• _STATED PROBLEM_: It is required that all of the data be written out exactly.

----

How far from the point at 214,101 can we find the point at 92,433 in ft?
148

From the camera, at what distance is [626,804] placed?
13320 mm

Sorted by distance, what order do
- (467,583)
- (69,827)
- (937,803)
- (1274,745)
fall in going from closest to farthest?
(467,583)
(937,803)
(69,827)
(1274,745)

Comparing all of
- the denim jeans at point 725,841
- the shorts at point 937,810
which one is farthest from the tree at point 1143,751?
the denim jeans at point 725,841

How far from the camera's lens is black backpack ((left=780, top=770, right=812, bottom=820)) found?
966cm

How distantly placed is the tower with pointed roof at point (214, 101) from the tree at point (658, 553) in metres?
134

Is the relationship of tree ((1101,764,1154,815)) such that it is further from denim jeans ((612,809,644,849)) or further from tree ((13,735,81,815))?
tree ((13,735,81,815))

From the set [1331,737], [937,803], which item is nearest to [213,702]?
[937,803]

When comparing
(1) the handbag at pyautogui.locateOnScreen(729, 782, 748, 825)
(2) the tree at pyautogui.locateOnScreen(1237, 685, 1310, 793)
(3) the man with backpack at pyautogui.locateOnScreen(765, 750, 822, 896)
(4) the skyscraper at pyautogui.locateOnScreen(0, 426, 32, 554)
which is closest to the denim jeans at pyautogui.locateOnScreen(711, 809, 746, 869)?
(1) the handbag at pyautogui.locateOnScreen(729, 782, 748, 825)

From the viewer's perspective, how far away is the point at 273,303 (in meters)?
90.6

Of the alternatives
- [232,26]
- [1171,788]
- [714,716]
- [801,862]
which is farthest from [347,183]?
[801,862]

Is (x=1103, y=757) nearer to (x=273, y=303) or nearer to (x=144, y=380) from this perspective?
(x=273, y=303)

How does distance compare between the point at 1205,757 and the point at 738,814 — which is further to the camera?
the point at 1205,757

----

• _WRITTEN REPLY_:
How far from the point at 214,101 can we find the point at 92,433 in ft?
148

From the camera, at what distance is [626,804] placed?
13320 mm

Sorted by distance, what order do
- (467,583)
- (69,827)
- (937,803)
- (1274,745)
fall in going from closest to farthest?
(467,583)
(937,803)
(69,827)
(1274,745)

Comparing all of
- the denim jeans at point 725,841
- the shorts at point 937,810
which one is farthest from the tree at point 1143,751?
the denim jeans at point 725,841

How far from the camera's lens is black backpack ((left=780, top=770, right=812, bottom=820)) found?
966cm

How distantly placed is the tower with pointed roof at point (214, 101) from the tree at point (658, 553) in metres?
134

Is the relationship of tree ((1101,764,1154,815)) such that it is further from denim jeans ((612,809,644,849)) or further from tree ((13,735,81,815))?
tree ((13,735,81,815))

From the set [1331,737], [937,803], which item is nearest to [213,702]?
[937,803]

When comparing
(1) the handbag at pyautogui.locateOnScreen(729, 782, 748, 825)
(2) the tree at pyautogui.locateOnScreen(1237, 685, 1310, 793)
(3) the man with backpack at pyautogui.locateOnScreen(765, 750, 822, 896)
(4) the skyscraper at pyautogui.locateOnScreen(0, 426, 32, 554)
which is closest to the denim jeans at pyautogui.locateOnScreen(711, 809, 746, 869)?
(1) the handbag at pyautogui.locateOnScreen(729, 782, 748, 825)

From the viewer's perspective, how far away is the point at 273,303 (in meters)?
90.6

Of the alternatives
- [232,26]
- [1171,788]
- [714,716]
- [801,862]
which is farthest from [347,183]?
[801,862]

Is (x=1103, y=757) nearer to (x=273, y=303) or nearer to (x=144, y=380) from this perspective?
(x=273, y=303)

How does distance compare between the point at 1205,757 and the point at 738,814 — which is further to the camera?
the point at 1205,757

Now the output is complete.